◆ **Instructions for the task**
Display each line of the items below that contains the string "there". Treat the match as case-sensitive.
-=-=-=-=-
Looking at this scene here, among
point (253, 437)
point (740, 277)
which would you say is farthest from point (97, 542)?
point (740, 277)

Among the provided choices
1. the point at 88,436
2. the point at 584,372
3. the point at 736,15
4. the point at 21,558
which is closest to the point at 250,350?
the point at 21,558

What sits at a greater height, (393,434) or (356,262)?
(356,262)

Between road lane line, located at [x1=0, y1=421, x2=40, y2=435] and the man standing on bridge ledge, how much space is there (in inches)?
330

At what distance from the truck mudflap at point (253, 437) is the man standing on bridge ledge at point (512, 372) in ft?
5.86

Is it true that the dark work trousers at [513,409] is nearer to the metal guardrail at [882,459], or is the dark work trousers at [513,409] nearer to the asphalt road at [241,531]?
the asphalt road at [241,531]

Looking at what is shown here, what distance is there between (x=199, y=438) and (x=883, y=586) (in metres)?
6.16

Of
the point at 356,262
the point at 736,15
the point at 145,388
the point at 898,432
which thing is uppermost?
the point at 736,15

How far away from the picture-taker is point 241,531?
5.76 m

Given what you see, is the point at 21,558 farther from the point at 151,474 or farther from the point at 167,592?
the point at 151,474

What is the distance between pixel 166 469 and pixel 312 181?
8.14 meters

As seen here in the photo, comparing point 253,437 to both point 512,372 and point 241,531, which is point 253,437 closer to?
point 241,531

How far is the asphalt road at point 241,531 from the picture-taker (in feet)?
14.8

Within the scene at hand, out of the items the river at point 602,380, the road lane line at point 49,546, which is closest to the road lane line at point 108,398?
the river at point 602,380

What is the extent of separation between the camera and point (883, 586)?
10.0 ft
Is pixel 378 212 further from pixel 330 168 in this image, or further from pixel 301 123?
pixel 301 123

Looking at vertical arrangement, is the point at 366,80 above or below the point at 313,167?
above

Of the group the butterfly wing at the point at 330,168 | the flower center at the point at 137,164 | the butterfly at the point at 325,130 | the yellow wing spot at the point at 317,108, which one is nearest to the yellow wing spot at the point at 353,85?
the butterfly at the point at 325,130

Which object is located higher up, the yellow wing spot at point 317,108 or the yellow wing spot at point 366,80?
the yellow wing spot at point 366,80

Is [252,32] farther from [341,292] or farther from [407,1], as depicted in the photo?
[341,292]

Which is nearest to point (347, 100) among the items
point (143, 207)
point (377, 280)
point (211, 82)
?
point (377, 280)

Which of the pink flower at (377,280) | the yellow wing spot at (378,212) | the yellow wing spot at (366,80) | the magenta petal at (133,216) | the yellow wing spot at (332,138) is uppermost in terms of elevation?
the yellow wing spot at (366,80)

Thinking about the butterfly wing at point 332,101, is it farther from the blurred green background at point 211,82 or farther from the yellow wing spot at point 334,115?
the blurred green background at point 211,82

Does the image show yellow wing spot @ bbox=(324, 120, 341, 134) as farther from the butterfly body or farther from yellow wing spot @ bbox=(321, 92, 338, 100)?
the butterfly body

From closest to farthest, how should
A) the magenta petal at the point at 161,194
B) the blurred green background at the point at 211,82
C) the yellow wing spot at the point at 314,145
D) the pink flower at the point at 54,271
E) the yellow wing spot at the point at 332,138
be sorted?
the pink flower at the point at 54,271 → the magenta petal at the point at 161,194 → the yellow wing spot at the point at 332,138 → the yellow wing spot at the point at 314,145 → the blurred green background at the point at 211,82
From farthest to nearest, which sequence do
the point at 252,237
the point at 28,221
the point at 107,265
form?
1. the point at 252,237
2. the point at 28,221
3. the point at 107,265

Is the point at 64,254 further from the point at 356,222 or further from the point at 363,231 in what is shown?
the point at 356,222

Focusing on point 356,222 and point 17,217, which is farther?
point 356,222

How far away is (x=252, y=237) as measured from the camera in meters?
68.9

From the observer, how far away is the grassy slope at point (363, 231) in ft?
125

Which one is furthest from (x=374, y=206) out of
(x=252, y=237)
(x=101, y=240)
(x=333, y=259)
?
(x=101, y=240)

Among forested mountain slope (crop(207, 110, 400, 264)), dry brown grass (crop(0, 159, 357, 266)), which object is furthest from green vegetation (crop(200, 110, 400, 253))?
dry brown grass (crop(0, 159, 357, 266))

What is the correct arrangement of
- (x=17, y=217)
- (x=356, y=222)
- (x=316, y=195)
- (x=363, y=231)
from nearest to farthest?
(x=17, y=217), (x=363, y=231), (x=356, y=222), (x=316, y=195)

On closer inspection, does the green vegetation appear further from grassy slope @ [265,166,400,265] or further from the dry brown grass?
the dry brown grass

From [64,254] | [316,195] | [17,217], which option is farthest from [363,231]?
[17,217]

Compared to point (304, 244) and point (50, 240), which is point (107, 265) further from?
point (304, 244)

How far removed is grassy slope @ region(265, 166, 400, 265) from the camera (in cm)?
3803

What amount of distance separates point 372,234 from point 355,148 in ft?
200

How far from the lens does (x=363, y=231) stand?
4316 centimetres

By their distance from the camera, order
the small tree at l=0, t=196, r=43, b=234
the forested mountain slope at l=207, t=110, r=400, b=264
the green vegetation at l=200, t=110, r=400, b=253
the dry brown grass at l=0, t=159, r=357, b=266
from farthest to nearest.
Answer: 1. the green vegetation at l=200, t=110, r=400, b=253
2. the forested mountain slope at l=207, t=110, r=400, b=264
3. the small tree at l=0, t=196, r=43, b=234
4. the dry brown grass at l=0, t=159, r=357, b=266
-=-=-=-=-
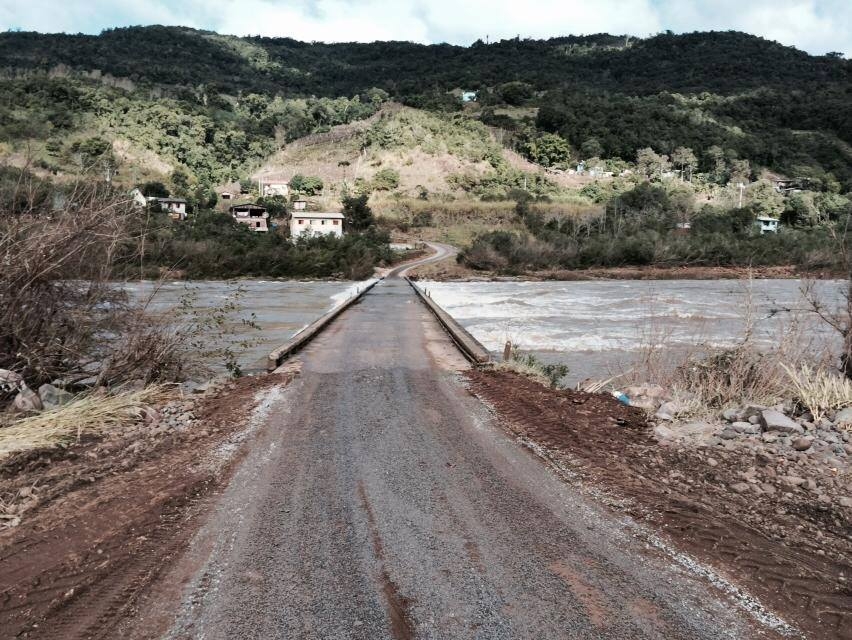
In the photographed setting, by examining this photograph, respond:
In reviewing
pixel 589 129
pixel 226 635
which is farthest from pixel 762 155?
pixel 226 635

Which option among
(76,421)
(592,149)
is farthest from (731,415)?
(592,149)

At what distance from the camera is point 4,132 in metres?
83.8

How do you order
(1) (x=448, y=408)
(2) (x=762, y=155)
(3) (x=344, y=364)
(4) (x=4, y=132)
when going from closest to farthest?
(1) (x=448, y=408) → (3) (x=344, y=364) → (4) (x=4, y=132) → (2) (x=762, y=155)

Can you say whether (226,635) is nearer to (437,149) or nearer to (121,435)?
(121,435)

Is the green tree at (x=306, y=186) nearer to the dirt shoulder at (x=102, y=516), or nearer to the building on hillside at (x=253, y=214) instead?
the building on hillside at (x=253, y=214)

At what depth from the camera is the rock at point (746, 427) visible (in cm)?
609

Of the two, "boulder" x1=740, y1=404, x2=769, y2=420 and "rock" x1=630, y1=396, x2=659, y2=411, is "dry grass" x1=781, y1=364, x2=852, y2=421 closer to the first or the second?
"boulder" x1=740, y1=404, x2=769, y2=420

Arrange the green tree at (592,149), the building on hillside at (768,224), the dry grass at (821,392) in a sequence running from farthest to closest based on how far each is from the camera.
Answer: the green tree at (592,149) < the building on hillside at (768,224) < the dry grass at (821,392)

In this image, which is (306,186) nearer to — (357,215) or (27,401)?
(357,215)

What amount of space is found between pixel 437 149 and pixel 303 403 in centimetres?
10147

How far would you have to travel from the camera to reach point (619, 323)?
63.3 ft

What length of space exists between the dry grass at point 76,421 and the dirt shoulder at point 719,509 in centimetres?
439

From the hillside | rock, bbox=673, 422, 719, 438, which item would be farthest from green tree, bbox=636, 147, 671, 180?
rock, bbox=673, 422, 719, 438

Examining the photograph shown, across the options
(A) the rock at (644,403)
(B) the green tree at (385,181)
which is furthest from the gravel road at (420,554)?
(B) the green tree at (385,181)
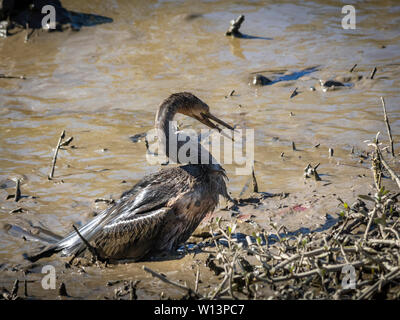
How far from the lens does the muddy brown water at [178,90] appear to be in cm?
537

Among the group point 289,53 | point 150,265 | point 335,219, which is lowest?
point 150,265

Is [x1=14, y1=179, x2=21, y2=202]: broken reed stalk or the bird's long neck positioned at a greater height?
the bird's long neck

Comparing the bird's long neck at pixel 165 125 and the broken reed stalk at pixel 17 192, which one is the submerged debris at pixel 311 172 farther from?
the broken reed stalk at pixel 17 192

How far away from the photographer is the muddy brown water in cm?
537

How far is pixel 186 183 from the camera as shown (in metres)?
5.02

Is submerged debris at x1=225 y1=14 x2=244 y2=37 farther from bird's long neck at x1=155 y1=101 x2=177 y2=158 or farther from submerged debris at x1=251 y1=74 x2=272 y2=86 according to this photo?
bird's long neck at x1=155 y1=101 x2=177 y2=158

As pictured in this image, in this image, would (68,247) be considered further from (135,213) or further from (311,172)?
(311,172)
-=-=-=-=-
◆ **Solution to this exercise**
Between road lane line, located at [x1=0, y1=421, x2=40, y2=435] and the man standing on bridge ledge, how much space is there (in inches)?
Looking at what is shown here, what distance is there between (x=199, y=438) and (x=883, y=586) (in metres)?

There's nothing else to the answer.